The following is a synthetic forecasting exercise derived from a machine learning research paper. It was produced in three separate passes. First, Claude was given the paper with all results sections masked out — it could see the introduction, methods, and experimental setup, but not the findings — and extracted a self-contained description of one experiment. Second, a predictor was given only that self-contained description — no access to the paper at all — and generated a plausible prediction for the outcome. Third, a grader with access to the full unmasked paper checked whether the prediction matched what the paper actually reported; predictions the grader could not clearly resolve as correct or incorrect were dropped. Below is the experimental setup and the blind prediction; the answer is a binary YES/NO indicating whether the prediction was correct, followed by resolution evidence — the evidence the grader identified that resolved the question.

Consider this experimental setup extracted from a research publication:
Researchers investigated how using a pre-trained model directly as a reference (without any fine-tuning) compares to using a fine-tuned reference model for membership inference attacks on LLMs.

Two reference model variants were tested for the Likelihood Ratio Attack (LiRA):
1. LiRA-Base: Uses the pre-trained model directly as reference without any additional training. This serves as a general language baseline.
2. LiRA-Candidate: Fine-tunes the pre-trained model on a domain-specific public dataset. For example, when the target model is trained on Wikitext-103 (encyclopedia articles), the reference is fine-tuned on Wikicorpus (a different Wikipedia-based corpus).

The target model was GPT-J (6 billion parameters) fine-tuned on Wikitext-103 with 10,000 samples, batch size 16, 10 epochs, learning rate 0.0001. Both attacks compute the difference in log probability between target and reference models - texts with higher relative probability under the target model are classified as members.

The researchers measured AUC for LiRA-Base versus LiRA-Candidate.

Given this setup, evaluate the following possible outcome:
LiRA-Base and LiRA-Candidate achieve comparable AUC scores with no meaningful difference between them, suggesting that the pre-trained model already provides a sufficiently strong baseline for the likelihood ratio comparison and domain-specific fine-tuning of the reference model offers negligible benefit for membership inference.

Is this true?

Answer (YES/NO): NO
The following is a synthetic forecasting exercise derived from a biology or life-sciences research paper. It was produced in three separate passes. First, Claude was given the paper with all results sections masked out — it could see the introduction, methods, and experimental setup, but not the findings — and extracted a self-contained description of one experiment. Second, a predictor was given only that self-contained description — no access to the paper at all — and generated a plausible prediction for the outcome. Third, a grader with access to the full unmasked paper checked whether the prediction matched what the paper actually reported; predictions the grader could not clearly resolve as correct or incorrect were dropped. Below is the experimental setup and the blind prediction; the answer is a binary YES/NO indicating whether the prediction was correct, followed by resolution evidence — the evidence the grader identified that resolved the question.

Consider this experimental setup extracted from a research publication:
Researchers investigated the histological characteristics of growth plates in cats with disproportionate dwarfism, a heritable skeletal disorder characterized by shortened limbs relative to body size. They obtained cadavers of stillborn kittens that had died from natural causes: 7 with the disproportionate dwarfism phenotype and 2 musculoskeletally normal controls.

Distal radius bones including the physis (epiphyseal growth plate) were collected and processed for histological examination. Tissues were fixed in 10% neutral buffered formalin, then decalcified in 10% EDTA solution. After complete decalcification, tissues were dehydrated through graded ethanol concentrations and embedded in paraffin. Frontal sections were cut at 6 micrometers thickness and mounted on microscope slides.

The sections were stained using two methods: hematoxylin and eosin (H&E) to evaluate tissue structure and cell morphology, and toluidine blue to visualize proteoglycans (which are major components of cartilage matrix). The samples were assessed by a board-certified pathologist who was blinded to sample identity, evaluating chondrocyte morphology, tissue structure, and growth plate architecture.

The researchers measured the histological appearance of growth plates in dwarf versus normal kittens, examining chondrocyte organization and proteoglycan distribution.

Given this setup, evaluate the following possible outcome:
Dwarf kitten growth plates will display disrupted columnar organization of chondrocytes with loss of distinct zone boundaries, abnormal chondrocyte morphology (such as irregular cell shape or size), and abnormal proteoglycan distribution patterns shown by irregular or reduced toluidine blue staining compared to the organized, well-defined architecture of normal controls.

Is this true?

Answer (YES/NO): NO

▶ **ACTION ITEM**:
Your answer should consist of the material above, written out word for word.

▶ **SOLVED EXERCISE**:
The following is a synthetic forecasting exercise derived from a machine learning research paper. It was produced in three separate passes. First, Claude was given the paper with all results sections masked out — it could see the introduction, methods, and experimental setup, but not the findings — and extracted a self-contained description of one experiment. Second, a predictor was given only that self-contained description — no access to the paper at all — and generated a plausible prediction for the outcome. Third, a grader with access to the full unmasked paper checked whether the prediction matched what the paper actually reported; predictions the grader could not clearly resolve as correct or incorrect were dropped. Below is the experimental setup and the blind prediction; the answer is a binary YES/NO indicating whether the prediction was correct, followed by resolution evidence — the evidence the grader identified that resolved the question.

Consider this experimental setup extracted from a research publication:
Researchers investigated how using a pre-trained model directly as a reference (without any fine-tuning) compares to using a fine-tuned reference model for membership inference attacks on LLMs.

Two reference model variants were tested for the Likelihood Ratio Attack (LiRA):
1. LiRA-Base: Uses the pre-trained model directly as reference without any additional training. This serves as a general language baseline.
2. LiRA-Candidate: Fine-tunes the pre-trained model on a domain-specific public dataset. For example, when the target model is trained on Wikitext-103 (encyclopedia articles), the reference is fine-tuned on Wikicorpus (a different Wikipedia-based corpus).

The target model was GPT-J (6 billion parameters) fine-tuned on Wikitext-103 with 10,000 samples, batch size 16, 10 epochs, learning rate 0.0001. Both attacks compute the difference in log probability between target and reference models - texts with higher relative probability under the target model are classified as members.

The researchers measured AUC for LiRA-Base versus LiRA-Candidate.

Given this setup, evaluate the following possible outcome:
LiRA-Base and LiRA-Candidate achieve comparable AUC scores with no meaningful difference between them, suggesting that the pre-trained model already provides a sufficiently strong baseline for the likelihood ratio comparison and domain-specific fine-tuning of the reference model offers negligible benefit for membership inference.

Is this true?

Answer (YES/NO): NO
The following is a synthetic forecasting exercise derived from a biology or life-sciences research paper. It was produced in three separate passes. First, Claude was given the paper with all results sections masked out — it could see the introduction, methods, and experimental setup, but not the findings — and extracted a self-contained description of one experiment. Second, a predictor was given only that self-contained description — no access to the paper at all — and generated a plausible prediction for the outcome. Third, a grader with access to the full unmasked paper checked whether the prediction matched what the paper actually reported; predictions the grader could not clearly resolve as correct or incorrect were dropped. Below is the experimental setup and the blind prediction; the answer is a binary YES/NO indicating whether the prediction was correct, followed by resolution evidence — the evidence the grader identified that resolved the question.

Consider this experimental setup extracted from a research publication:
Researchers investigated the histological characteristics of growth plates in cats with disproportionate dwarfism, a heritable skeletal disorder characterized by shortened limbs relative to body size. They obtained cadavers of stillborn kittens that had died from natural causes: 7 with the disproportionate dwarfism phenotype and 2 musculoskeletally normal controls.

Distal radius bones including the physis (epiphyseal growth plate) were collected and processed for histological examination. Tissues were fixed in 10% neutral buffered formalin, then decalcified in 10% EDTA solution. After complete decalcification, tissues were dehydrated through graded ethanol concentrations and embedded in paraffin. Frontal sections were cut at 6 micrometers thickness and mounted on microscope slides.

The sections were stained using two methods: hematoxylin and eosin (H&E) to evaluate tissue structure and cell morphology, and toluidine blue to visualize proteoglycans (which are major components of cartilage matrix). The samples were assessed by a board-certified pathologist who was blinded to sample identity, evaluating chondrocyte morphology, tissue structure, and growth plate architecture.

The researchers measured the histological appearance of growth plates in dwarf versus normal kittens, examining chondrocyte organization and proteoglycan distribution.

Given this setup, evaluate the following possible outcome:
Dwarf kitten growth plates will display disrupted columnar organization of chondrocytes with loss of distinct zone boundaries, abnormal chondrocyte morphology (such as irregular cell shape or size), and abnormal proteoglycan distribution patterns shown by irregular or reduced toluidine blue staining compared to the organized, well-defined architecture of normal controls.

Is this true?

Answer (YES/NO): NO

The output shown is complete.